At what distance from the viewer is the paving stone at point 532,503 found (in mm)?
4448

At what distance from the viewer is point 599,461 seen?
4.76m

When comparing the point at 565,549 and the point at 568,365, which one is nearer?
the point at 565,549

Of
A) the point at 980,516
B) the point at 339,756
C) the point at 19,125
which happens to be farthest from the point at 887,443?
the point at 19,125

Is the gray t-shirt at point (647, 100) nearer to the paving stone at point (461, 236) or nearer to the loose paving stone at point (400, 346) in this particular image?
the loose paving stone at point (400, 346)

==

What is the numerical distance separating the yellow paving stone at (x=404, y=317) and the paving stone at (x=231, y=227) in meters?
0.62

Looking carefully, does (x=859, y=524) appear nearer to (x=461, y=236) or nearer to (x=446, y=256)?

==

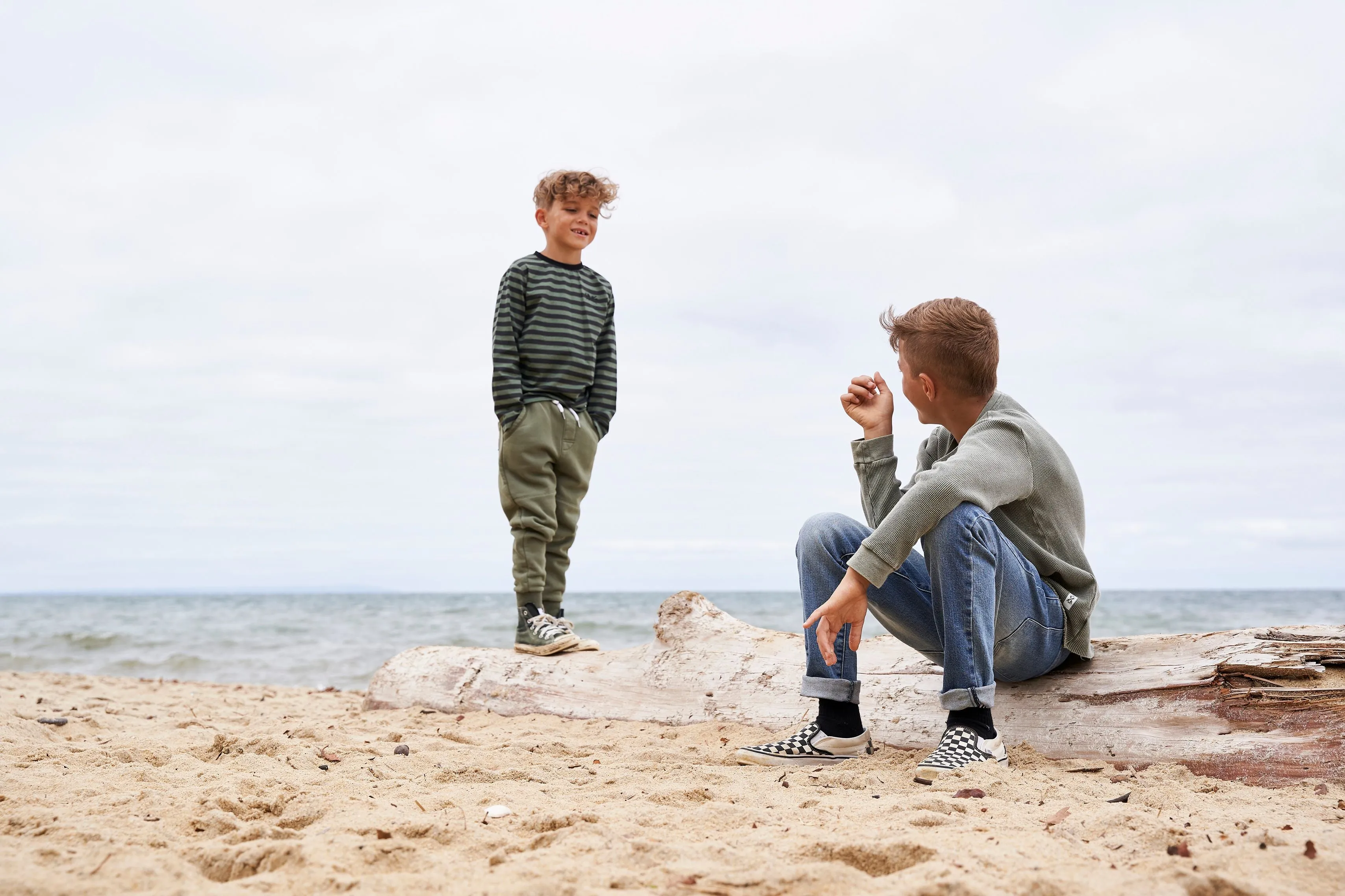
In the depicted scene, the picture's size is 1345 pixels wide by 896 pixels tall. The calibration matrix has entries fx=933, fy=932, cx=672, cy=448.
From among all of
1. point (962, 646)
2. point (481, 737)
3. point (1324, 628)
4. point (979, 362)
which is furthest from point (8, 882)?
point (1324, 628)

▶ Short exercise
Count the lines in the records above that contain the string "viewer", matching case exactly, and reply with the number alone.

▶ Output of the exercise
2